-- Begin PAGE EXTRACT --
# Obstruction to the existence of a globally defined integrating factor

Let $$U$$ be an open subset of $$\Bbb{R}^n$$ and take $$\omega$$ to be a nowhere-vanishing smooth $$1$$-form on $$U$$. The Frobenius Theorem implies that, near each point of $$U$$, $$\omega$$ may be written as $$g\,{\rm{d}}f$$ for suitable locally defined smooth functions $$f$$ and $$g$$ iff $$\omega\wedge{\rm{d}}\omega=0$$. Here is my question(s): For such a $$1$$-form $$\omega$$ on $$U$$ (never vanishing and $$\omega\wedge{\rm{d}}\omega=0$$) what is the obstruction to the existence of global smooth functions $$f$$ and $$g$$ on $$U$$ with $$\omega=g\,{\rm{d}}f$$? Can that be formulated as the vanishing of any homotopical invariant of $$U$$? What is a good non-example in which such a global presentation of $$\omega$$ fails to exist?

• For non-examples, just take any closed but non-exact $\omega$ on $U$ that fails to be simply connected? – Willie Wong Mar 19 at 3:06
• @WillieWong Well, in that case $\omega$ is not in the form of ${\rm{d}}f$, but why not a multiple of such a thing? For instance, $\omega:=-\frac{y}{x^2+y^2}{\rm{d}}x+\frac{x}{x^2+y^2}{\rm{d}}y$ is famously closed but not exact on $U:=\Bbb{R}^2-\{(0,0)\}$. But it is a multiple of ${\rm{d}}\left(\frac{y^2}{x^2+y^2}\right)$. – KhashF Mar 19 at 3:22
• In your "counter example", your function $g$ is not smooth. (It is singular whenever $x = 0$ or $y = 0$.) – Willie Wong Mar 20 at 18:29
• (More precisely, your function $g = \frac{x^2 + y^2}{2xy}$.) – Willie Wong Mar 20 at 18:34

To expand on my comment: suppose you have $$U$$ not simply connected, and $$\omega$$ closed but not exact, and suppose there exists a closed loop $$\gamma: [0,1]\to U$$ such that $$\omega(\dot{\gamma})$$ is signed. (This is in particular the case with the "example" in your comment, where you can take $$\gamma$$ to be any circle centered at the origin.)

Suppose $$\omega= g df$$ for smooth $$g$$ and $$f$$, then you must have

$$g \nabla_{\dot\gamma} f$$

is signed. This implies both $$g$$ and $$\nabla_{\dot\gamma} f$$ are signed along $$\gamma$$, but this is absurd, since integrating from $$0$$ to $$1$$ you have

$$\int_0^1 \nabla_{\dot\gamma(s)} f(\gamma(s)) ~ds = f(\gamma(1)) - f(\gamma(0)) = 0$$

since $$\gamma$$ is a closed curve.
-- End PAGE EXTRACT --
-- Begin EXTRACTED MATERIAL --
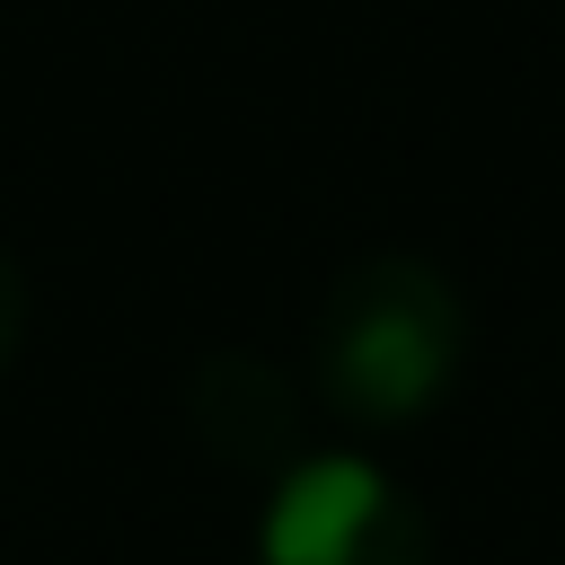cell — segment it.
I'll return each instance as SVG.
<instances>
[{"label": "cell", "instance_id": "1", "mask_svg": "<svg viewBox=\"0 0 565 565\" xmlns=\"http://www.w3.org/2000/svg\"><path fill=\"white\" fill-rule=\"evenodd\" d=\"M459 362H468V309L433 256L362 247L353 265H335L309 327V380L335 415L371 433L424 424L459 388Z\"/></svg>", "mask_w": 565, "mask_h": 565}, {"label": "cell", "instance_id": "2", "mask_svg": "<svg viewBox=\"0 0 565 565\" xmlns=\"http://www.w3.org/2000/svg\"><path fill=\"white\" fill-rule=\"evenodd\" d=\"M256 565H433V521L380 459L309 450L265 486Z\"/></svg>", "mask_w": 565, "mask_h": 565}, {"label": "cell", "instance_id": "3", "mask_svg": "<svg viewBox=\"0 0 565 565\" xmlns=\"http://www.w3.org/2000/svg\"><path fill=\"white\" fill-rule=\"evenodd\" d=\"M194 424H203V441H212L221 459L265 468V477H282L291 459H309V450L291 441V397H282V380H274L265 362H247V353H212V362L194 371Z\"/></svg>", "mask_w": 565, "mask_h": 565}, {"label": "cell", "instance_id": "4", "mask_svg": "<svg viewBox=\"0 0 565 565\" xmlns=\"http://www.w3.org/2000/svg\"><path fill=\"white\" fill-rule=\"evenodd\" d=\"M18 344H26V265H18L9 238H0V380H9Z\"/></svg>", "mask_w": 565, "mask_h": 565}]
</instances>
-- End EXTRACTED MATERIAL --
-- Begin EXTRACTED MATERIAL --
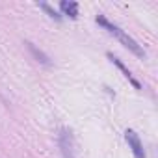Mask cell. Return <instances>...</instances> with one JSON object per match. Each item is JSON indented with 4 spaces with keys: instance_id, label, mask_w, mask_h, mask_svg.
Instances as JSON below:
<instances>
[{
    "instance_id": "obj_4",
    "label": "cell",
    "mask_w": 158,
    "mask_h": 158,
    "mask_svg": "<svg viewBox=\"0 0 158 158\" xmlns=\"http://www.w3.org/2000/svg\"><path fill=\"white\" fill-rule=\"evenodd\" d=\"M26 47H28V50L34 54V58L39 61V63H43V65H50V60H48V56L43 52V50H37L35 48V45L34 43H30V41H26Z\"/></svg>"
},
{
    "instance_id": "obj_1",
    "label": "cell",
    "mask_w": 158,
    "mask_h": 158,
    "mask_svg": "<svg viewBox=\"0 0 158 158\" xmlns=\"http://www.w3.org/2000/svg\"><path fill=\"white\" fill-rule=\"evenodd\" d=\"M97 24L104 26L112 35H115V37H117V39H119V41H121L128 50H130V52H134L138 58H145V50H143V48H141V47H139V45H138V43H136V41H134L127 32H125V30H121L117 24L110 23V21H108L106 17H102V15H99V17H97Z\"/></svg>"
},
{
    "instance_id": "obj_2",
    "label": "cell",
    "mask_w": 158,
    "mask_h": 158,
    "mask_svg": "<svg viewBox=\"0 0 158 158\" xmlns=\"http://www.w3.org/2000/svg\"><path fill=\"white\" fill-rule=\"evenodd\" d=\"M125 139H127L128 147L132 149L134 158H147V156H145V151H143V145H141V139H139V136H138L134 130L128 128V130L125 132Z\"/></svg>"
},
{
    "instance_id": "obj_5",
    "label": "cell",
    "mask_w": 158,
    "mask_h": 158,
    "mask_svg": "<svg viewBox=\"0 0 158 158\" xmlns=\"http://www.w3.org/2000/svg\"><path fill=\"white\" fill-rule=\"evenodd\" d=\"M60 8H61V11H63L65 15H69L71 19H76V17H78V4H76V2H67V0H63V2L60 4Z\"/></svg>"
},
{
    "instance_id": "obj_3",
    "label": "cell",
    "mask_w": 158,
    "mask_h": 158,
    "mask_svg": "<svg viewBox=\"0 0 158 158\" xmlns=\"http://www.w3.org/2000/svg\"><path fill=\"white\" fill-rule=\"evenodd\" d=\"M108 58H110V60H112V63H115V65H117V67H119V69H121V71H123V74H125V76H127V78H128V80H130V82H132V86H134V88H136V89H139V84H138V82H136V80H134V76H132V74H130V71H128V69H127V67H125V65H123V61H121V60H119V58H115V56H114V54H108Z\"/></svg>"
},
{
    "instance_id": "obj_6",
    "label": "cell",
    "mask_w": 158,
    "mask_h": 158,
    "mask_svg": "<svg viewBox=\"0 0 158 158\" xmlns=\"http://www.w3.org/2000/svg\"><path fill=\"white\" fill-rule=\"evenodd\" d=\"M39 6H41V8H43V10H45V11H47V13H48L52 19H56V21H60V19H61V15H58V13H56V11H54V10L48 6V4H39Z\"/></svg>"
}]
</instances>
-- End EXTRACTED MATERIAL --
-- Begin EXTRACTED MATERIAL --
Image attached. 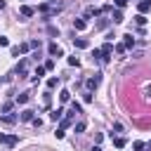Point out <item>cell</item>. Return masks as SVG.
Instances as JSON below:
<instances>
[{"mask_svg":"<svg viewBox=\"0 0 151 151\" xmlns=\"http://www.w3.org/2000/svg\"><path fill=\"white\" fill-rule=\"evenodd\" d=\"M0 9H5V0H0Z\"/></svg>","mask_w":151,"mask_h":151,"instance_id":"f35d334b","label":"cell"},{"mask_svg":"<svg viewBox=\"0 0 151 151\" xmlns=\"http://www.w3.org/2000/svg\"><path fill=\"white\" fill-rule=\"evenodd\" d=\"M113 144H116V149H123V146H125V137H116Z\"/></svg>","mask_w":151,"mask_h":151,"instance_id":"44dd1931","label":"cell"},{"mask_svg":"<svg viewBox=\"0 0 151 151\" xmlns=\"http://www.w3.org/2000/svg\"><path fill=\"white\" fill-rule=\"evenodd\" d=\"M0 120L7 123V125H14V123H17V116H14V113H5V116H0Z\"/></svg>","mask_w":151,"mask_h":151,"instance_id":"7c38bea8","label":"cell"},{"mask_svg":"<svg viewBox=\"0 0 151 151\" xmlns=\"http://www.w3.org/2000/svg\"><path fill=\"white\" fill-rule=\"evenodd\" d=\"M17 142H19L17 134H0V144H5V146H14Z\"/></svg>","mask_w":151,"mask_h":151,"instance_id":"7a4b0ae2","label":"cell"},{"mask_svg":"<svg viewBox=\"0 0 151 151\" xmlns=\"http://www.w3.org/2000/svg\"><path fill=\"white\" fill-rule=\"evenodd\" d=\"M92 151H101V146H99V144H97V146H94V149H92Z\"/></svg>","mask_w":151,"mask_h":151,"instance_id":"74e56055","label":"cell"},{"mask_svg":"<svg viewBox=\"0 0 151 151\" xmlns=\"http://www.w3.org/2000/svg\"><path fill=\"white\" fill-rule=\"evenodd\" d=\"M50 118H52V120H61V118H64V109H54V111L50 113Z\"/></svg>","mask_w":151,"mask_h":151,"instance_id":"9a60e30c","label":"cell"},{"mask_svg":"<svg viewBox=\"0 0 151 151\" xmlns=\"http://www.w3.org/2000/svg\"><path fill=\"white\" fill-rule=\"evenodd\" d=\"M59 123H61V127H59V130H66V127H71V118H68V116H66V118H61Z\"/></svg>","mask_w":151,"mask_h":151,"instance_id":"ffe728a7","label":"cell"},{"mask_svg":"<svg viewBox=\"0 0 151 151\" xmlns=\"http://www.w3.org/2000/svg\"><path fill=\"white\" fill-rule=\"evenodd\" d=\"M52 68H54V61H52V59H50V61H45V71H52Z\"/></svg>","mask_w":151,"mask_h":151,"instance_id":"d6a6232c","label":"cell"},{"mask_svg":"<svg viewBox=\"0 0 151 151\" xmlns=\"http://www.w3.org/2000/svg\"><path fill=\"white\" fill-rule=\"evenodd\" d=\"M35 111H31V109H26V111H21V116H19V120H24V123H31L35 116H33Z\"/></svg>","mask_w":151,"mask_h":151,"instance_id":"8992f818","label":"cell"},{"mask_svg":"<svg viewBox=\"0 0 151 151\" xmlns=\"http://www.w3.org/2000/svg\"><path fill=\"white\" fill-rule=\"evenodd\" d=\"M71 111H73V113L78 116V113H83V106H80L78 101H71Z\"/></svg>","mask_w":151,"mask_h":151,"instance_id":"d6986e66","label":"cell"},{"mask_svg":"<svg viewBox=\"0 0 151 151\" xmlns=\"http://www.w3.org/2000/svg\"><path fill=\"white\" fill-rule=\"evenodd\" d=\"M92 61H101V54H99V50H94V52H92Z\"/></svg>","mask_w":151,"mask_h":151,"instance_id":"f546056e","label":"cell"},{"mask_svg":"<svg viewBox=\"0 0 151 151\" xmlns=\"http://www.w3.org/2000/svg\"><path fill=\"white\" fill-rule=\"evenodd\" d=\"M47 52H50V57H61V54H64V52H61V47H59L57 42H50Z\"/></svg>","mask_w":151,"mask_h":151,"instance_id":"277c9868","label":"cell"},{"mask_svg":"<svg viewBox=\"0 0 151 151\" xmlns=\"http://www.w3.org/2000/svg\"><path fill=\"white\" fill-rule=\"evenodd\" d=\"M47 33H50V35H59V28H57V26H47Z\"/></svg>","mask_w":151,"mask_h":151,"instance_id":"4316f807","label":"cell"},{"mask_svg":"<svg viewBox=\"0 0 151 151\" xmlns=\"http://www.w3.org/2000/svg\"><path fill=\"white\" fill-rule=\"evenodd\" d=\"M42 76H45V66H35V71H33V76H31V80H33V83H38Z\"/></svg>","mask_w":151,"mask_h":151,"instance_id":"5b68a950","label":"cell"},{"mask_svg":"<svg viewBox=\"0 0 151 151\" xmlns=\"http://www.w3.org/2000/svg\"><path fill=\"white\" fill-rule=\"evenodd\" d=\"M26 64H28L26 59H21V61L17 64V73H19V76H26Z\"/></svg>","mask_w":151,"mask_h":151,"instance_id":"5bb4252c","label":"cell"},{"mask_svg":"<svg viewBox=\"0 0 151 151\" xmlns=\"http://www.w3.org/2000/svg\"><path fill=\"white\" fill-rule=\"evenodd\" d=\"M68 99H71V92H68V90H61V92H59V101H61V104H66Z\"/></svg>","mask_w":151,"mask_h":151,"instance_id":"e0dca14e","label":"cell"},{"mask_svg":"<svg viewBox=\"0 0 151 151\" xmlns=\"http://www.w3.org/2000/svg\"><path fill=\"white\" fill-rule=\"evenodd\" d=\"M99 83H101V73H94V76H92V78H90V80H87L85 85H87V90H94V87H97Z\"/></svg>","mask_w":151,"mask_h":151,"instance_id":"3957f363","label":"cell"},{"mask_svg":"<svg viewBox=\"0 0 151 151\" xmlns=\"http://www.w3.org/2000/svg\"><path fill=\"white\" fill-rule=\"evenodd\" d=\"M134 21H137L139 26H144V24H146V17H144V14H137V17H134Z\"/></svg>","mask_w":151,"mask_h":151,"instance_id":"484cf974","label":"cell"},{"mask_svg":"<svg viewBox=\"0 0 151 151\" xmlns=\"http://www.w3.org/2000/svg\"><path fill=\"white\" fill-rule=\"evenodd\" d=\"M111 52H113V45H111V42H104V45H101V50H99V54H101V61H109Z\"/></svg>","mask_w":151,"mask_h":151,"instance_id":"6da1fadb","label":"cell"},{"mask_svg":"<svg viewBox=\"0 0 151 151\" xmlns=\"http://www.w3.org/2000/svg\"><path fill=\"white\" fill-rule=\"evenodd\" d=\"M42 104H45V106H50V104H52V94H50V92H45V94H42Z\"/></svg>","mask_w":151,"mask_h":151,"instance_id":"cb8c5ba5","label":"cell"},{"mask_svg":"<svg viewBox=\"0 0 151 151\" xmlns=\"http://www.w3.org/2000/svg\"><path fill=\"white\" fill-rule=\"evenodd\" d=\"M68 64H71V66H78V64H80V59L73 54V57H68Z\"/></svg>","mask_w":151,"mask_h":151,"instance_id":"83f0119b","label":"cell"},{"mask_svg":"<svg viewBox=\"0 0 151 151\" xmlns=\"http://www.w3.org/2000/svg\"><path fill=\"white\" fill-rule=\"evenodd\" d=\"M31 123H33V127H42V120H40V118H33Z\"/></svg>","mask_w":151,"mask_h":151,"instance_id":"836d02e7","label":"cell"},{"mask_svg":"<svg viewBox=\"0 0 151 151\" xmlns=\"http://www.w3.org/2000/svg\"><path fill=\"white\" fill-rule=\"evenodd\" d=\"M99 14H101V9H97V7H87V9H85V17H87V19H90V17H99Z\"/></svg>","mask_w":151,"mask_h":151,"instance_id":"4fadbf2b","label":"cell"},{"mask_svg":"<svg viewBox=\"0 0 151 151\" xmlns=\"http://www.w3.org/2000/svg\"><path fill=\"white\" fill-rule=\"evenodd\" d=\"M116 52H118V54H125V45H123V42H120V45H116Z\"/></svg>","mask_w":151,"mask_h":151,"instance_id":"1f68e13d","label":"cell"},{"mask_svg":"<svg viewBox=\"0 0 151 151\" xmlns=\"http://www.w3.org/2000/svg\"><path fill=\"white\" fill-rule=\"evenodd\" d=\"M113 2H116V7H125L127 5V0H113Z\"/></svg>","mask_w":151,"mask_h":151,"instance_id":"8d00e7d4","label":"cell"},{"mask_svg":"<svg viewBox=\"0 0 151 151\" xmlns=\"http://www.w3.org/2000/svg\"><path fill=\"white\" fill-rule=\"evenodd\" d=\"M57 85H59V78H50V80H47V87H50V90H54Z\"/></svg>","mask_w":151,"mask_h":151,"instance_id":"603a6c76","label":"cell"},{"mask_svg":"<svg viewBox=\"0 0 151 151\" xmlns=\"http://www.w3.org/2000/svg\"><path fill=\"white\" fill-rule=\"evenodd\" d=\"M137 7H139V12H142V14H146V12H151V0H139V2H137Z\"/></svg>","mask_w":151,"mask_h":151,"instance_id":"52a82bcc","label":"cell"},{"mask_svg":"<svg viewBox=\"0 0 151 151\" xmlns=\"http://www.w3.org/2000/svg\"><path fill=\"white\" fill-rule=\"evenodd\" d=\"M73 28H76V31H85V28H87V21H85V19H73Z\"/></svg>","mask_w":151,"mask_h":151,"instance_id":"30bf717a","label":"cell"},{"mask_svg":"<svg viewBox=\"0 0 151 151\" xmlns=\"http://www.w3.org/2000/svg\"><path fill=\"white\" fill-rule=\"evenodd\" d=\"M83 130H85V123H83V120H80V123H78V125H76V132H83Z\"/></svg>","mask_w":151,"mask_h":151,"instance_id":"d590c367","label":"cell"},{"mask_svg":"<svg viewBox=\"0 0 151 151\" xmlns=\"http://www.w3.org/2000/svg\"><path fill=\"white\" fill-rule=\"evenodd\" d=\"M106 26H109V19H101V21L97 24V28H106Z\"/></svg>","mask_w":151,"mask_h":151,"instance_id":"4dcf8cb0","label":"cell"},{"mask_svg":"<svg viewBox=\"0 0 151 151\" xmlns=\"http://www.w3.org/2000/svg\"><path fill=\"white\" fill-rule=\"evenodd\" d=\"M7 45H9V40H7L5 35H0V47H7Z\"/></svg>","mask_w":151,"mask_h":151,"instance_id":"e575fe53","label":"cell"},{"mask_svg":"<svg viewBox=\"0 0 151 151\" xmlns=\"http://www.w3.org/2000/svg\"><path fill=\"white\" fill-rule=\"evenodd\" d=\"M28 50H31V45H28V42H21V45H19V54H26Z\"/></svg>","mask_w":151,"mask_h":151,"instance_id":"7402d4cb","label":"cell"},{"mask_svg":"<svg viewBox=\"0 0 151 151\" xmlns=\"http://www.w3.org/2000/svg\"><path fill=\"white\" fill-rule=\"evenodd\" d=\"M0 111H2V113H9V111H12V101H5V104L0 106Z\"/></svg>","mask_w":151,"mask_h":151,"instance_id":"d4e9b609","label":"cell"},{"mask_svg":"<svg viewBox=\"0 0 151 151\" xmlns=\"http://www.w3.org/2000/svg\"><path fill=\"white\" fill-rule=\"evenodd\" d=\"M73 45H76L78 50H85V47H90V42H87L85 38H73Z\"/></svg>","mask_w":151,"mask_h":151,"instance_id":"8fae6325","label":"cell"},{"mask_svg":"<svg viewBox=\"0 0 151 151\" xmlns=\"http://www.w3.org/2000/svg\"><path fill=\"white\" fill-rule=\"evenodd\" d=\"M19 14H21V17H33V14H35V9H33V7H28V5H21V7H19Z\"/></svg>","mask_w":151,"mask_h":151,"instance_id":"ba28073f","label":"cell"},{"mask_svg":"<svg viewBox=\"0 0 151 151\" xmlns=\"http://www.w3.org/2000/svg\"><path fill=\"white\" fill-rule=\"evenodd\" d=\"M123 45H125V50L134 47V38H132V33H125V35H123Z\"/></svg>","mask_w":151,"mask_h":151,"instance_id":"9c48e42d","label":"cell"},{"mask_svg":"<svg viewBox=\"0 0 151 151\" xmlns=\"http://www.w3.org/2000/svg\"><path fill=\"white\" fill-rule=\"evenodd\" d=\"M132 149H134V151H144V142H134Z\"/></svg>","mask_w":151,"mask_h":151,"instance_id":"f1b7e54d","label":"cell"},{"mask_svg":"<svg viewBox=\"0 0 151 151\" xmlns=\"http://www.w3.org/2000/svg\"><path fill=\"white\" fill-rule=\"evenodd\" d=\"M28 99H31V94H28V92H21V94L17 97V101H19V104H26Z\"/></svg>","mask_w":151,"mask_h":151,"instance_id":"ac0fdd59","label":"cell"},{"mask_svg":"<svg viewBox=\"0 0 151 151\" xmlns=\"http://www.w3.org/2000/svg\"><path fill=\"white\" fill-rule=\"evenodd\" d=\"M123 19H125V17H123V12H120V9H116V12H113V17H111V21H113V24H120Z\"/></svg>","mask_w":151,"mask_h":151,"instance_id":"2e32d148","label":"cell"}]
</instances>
-- End EXTRACTED MATERIAL --
OBJECTIVE: Continue the forum thread on the obstruction to a global integrating factor, starting right after its last sentence.

RESPONSE TO THE TASK:
Simply-connectedness is not enough, however, to ensure that the integrating factor can be globalized. To see this, recall that Frobenius theorem states that the nonvanishing one-form $$\omega$$ satisfies $$\omega\wedge d\omega = 0$$ IFF its kernel is the tangent bundle of a regular foliation.

If $$\omega = g ~df$$ for some function $$f$$, then necessarily $$f$$ will be constant on the leaves of this foliation. Hence a counterexample will be found if you have a regular foliation of a simply connected compact manifold. (As on a compact manifold the function $$f$$ must attain a maximum and $$df = 0$$ there, contradicting the assumption that $$\omega$$ is non-vanishing.)

One such example is given by the Reeb foliation of the 3-sphere.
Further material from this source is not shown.